INPUT DATA ▸

----

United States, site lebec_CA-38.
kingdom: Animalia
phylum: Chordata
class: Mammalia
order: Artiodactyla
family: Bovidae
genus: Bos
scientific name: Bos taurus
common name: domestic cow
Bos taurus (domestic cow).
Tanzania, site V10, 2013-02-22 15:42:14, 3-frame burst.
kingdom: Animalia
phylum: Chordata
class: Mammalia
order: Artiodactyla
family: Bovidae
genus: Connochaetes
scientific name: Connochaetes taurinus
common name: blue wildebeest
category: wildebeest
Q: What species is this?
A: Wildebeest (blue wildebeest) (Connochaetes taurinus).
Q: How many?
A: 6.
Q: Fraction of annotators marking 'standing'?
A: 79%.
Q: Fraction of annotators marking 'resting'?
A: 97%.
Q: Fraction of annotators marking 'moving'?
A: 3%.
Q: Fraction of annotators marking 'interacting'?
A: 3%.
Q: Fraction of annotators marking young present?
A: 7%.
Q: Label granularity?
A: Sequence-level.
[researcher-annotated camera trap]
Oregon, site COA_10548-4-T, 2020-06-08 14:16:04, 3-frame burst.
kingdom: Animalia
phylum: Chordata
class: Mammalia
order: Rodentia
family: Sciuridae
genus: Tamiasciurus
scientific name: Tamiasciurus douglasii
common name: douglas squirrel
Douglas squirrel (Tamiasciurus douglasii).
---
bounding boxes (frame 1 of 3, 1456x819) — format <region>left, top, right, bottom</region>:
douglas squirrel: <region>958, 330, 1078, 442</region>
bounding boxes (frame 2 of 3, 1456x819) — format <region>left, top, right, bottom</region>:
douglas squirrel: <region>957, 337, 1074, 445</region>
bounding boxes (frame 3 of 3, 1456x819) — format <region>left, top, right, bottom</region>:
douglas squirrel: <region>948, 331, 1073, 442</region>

----

TASK TO CARRY OUT ▸ In full and verbatim, transcribe the data.

OUTPUT FOR THIS EXERCISE ▸
United States, site lebec_CA-38.
kingdom: Animalia
phylum: Chordata
class: Mammalia
order: Artiodactyla
family: Bovidae
genus: Bos
scientific name: Bos taurus
common name: domestic cow
Bos taurus (domestic cow).
Tanzania, site V10, 2013-02-22 15:42:14, 3-frame burst.
kingdom: Animalia
phylum: Chordata
class: Mammalia
order: Artiodactyla
family: Bovidae
genus: Connochaetes
scientific name: Connochaetes taurinus
common name: blue wildebeest
category: wildebeest
Q: What species is this?
A: Wildebeest (blue wildebeest) (Connochaetes taurinus).
Q: How many?
A: 6.
Q: Fraction of annotators marking 'standing'?
A: 79%.
Q: Fraction of annotators marking 'resting'?
A: 97%.
Q: Fraction of annotators marking 'moving'?
A: 3%.
Q: Fraction of annotators marking 'interacting'?
A: 3%.
Q: Fraction of annotators marking young present?
A: 7%.
Q: Label granularity?
A: Sequence-level.
[researcher-annotated camera trap]
Oregon, site COA_10548-4-T, 2020-06-08 14:16:04, 3-frame burst.
kingdom: Animalia
phylum: Chordata
class: Mammalia
order: Rodentia
family: Sciuridae
genus: Tamiasciurus
scientific name: Tamiasciurus douglasii
common name: douglas squirrel
Douglas squirrel (Tamiasciurus douglasii).
---
bounding boxes (frame 1 of 3, 1456x819) — format <region>left, top, right, bottom</region>:
douglas squirrel: <region>958, 330, 1078, 442</region>
bounding boxes (frame 2 of 3, 1456x819) — format <region>left, top, right, bottom</region>:
douglas squirrel: <region>957, 337, 1074, 445</region>
bounding boxes (frame 3 of 3, 1456x819) — format <region>left, top, right, bottom</region>:
douglas squirrel: <region>948, 331, 1073, 442</region>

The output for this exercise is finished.